Más adelante, cuando Giles y ella empezaron a ir a la Universidad de Bristol —a una distancia cómodamente segura de Edimburgo— se movieron dentro del mismo grupo de amigos, cuyos intereses y actividades eran promovidos principalmente por Giles y todos, en especial la propia Lorna, daban por sentado que ella y Giles se comprometerían algún día y acabarían juntos para toda la vida. Giles coqueteaba con muchas otras chicas, pero nadie se tomaba en serio esos escarceos. Lorna sabía que él la quería —dependía absolutamente de ella, se decía a sí misma— y el hecho de que tuviera buen ojo para el sexo femenino hacía que sus atenciones hacia ella fueran todavía más halagadoras. Si no la comparara con nadie ni mirara a nadie más, no sería tan halagador para ella, ¿no? Puede que hubiera un fallo en su argumentación, pero Lorna no se detenía a analizarlo. Durante las vacaciones, pasó unos días en casa de Giles, Glendrochatt, que encontró increíblemente elegante, y pronto estuvo profundamente enamorada, no sólo de Giles, sino también de la mansión. Se dedicó a fantasear y se vio de pie en lo alto de la escalinata que llevaba a la puerta principal, recibiendo a los invitados, con Giles, luciendo un
kilt
, a su lado y un montón de niños increíblemente guapos y bien educados dispuestos a su alrededor. Nunca había sido tan feliz en toda su vida. El anciano y estricto padre de Giles, Hector Grant —con quien la verdad es que Giles se llevaba perfectamente bien— consideró que Lorna era horriblemente aburrida, pero supuso que debería estar agradecido porque, por lo menos, parecía bastante inofensiva. Se equivocaba.

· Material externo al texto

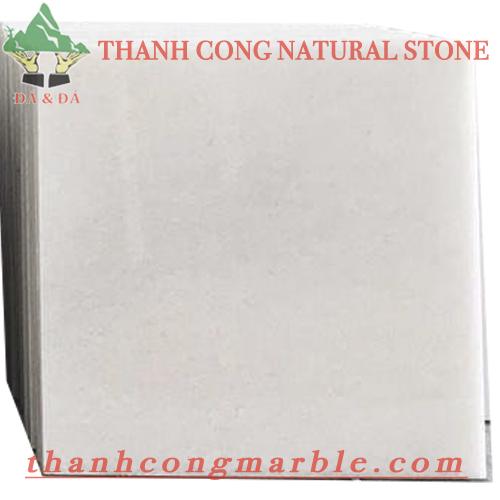 Vietnam Pure White Marble 02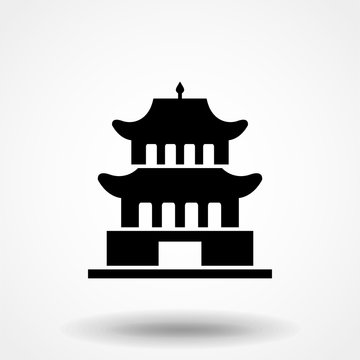 Pagoda tiered tower icon vector, filled flat sign, solid pictogram isolated on white. Symbol, logo illustration.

En aquel momento, Lorna Cartwright, que ahora tenía treinta y siete años, se daba cuenta de que estaba clavando sus uñas en los reposabrazos de su asiento en el jumbo. Las imágenes que pasaban ante ella eran demasiado dolorosas, pero estaba tan hipnotizada por sus recuerdos que prefería seguir dejándose llevar.
Lorna acabó la universidad con un inesperado notable alto; Giles, mucho más inteligente que ella, se había pasado la mayor parte del tiempo actuando o de fiesta en fiesta, y solo consiguió un decepcionante aprobado. Su padre estaba furioso con él, pero Lorna dejó claro que estaba convencida de que Giles había tenido una mala suerte excepcional, aunque era difícil justificar esa opinión tan condescendiente. Esperaba, confiadamente, que Giles le pidiera que se casaran, aunque él no daba señales de tener intenciones de hacerlo. Es más, inexplicablemente, no pareció agradecerle en absoluto su lealtad y su continuada fe en él. Con la intención de arrancarle un compromiso serio, pero contra su propia inclinación a seguirle a todos lados, Lorna siguió el consejo de unas amigas y se marchó de viaje durante seis meses.